黑小虎端茶的手顿在了半空中。
他低头看着那圈涟漪,沉默了片刻,然后将茶杯稳稳地放回桌上,杯底磕在木桌上发出一声极轻极轻的闷响,轻得像是一句被咽回去的话。
“九皋那边,”
他终于开口了,声音比之前低了些许,那份刻意维持的从容底下透出一层不易察觉的柔软。
“已经飞鹰传书传过消息了。”
他说这话的时候没有看她。他低头看着桌上那盏油灯,看着灯芯上结了一朵小小的灯花,火苗在灯花边缘跳跃不定,将他的睫毛影子投在眼睑下方,忽长忽短。
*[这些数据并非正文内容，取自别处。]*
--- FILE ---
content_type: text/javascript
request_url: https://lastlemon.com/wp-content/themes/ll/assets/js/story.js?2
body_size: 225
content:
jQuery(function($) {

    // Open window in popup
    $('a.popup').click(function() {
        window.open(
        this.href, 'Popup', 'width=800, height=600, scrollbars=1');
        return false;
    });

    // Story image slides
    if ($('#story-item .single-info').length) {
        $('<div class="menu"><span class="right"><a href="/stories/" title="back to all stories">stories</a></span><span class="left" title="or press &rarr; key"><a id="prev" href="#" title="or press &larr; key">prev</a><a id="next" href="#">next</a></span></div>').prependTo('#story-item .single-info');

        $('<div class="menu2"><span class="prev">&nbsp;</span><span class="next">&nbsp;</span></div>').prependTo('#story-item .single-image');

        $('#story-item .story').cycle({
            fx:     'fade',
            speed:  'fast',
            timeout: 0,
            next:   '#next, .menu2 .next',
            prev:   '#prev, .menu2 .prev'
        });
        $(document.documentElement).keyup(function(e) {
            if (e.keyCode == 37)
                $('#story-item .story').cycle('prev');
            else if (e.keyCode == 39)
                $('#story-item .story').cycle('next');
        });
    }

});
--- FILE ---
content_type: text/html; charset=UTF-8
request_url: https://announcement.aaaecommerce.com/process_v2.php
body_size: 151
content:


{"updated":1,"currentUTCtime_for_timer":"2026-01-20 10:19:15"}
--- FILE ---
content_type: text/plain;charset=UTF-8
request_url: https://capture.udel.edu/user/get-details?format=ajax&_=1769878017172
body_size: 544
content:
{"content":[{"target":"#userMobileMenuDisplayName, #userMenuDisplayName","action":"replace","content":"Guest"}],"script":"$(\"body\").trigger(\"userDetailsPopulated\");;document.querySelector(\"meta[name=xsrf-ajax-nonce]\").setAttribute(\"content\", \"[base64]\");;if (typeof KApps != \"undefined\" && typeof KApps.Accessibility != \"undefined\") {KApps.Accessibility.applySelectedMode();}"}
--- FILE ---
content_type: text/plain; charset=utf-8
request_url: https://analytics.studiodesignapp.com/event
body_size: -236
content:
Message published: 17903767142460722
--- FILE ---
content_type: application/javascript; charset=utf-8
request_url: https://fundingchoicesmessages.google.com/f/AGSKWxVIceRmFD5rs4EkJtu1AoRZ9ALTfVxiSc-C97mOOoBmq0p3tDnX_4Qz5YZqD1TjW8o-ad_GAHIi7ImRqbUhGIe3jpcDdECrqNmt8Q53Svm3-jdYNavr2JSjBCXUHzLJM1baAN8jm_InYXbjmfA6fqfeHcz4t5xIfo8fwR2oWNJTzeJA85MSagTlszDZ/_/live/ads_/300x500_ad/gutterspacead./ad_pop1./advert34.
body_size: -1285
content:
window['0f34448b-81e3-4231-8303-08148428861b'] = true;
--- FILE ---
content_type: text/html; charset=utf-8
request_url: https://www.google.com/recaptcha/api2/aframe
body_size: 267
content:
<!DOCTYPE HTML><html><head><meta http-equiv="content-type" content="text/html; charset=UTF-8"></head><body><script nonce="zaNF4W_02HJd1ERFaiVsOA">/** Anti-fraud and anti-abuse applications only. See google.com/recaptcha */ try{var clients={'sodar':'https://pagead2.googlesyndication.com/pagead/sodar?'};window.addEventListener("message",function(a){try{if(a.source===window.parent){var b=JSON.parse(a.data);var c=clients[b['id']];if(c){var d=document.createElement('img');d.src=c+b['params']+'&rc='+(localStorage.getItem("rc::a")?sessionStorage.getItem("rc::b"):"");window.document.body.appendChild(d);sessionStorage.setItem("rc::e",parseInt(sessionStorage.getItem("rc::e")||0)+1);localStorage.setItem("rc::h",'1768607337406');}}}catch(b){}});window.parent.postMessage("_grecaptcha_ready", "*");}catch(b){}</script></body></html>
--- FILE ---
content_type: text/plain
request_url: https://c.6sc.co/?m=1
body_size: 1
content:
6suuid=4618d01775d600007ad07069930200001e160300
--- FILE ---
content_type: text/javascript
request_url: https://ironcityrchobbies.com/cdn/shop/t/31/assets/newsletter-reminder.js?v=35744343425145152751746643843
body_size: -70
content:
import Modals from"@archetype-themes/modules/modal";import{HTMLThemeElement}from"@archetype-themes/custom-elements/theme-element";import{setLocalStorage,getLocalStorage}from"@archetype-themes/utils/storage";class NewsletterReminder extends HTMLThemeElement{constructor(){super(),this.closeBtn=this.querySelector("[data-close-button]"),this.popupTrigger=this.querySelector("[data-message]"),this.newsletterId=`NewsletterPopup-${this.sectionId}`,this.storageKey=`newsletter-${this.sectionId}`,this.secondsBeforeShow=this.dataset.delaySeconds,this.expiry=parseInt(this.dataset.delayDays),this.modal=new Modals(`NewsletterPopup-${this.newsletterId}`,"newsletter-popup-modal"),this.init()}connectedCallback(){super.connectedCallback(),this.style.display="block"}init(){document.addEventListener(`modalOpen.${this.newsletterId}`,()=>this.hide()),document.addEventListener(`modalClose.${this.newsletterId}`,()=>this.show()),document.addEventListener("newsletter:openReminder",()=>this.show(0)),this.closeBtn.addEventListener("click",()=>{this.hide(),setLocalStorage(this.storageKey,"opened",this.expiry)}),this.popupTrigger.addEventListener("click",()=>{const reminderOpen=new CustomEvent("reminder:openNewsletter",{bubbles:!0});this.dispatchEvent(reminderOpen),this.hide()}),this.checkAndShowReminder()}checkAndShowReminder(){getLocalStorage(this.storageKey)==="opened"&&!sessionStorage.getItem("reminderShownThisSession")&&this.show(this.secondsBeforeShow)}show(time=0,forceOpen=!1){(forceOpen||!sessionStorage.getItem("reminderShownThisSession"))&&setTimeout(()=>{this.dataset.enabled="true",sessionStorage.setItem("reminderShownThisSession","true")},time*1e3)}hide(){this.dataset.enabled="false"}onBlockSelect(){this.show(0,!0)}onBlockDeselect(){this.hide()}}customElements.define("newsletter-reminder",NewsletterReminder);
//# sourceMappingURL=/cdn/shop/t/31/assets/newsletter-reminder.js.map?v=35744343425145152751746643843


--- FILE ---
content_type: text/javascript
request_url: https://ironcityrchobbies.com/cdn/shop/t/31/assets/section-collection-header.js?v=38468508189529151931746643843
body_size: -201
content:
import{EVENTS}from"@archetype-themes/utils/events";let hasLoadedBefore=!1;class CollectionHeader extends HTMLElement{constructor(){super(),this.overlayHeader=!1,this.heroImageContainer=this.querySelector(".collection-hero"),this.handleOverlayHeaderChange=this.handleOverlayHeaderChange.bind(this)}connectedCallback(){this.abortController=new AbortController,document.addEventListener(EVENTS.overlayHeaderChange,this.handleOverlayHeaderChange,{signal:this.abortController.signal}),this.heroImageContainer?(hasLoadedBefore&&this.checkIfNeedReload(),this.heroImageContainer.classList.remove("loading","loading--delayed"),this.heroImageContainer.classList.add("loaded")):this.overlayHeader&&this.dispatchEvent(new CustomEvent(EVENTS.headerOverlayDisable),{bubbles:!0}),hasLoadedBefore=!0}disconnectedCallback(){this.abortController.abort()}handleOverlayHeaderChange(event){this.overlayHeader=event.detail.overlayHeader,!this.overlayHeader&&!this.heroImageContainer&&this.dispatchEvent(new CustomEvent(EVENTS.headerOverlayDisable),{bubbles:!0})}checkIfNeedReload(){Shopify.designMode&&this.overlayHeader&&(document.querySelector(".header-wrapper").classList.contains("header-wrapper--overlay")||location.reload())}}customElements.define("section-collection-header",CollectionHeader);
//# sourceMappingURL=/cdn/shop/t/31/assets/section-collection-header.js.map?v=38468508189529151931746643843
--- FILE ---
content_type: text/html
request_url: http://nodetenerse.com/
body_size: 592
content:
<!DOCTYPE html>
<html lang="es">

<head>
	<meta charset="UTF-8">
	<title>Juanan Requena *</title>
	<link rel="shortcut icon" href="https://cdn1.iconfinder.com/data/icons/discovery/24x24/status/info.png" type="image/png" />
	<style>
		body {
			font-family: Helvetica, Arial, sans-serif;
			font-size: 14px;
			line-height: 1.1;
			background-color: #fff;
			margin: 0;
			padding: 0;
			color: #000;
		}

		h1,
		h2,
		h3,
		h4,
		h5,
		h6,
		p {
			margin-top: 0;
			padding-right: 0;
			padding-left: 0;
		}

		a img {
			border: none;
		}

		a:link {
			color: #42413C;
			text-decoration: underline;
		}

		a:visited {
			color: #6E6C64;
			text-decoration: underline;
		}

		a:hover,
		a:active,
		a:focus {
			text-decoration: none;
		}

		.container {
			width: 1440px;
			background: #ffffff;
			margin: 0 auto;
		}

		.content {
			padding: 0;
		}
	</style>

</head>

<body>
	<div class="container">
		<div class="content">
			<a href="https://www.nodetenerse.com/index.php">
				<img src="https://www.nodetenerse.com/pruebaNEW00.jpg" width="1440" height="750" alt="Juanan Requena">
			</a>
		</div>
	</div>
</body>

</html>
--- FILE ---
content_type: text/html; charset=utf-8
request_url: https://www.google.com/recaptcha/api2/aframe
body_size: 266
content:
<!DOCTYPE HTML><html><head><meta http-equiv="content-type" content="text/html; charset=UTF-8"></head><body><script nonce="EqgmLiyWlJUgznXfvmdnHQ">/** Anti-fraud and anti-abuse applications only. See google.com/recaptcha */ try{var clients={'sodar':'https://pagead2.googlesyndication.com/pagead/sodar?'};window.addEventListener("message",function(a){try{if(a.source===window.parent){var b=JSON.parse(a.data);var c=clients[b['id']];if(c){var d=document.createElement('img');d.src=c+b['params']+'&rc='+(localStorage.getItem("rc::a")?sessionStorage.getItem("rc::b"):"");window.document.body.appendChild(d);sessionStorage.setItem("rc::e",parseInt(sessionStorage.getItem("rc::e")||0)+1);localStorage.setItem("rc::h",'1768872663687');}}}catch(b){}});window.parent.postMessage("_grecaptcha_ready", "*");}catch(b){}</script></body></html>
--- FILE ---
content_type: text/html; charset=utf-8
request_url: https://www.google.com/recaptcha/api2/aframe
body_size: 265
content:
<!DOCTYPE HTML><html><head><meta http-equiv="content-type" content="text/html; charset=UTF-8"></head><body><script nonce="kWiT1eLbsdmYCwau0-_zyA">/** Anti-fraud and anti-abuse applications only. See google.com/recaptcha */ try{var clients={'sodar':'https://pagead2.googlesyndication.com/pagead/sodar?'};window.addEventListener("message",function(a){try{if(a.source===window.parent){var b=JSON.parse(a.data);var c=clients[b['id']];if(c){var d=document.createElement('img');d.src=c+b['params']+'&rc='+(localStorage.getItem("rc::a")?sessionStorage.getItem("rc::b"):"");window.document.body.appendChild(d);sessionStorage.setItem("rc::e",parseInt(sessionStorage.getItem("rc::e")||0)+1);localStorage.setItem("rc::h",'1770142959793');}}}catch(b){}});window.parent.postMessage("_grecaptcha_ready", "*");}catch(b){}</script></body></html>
莎丽将他的茶杯往他手边推了推。这个动作做得自然而然,像是顺手为之,又像是习以为常。
然后她重新在床边坐下,拿起靠在床头的剑,手指在剑柄上摩挲了两下。
她的目光落在窗外漆黑的雨幕中,声音忽然变得很轻,轻到像是怕惊扰了什么。
“在路上的时候,竹青跟我说了一件事。”
黑小虎抬起头,看向她。
“她说,你派她来护送我的。”
莎丽的手指停在剑柄上,侧过头来,目光与他对上,“你是怎么知道我会遇到危险,需要护送?”
黑小虎没有说话。
他的手指在杯沿上缓缓转了一圈,然后才开口:
“从你离开那天起,沿途的暗桩就一直在报你的行踪。”
他说:
“你走的哪条路,路上遇到了什么人,每天都会汇总到我手上。”
莎丽的眉头微微动了一下。这个消息她并不意外
——她早就猜到他会派人盯着她的行踪,只是没想到会盯得这么细。
但他的话还没说完。
“影部、金暗卫......各部暗谍回报说苍梧山附近出现了不明来历的黑衣人,数量不少,行迹可疑。”
黑小虎的手指从杯沿上移开,重新搭在刀柄上,拇指又开始有一下没一下地按:
“那些人的活动范围,恰好覆盖了从苍梧山到金鞭溪必经的三条路线。我不确定他们的目标是谁——可能是无常,可能是明教在此地的暗桩,也可能是你。”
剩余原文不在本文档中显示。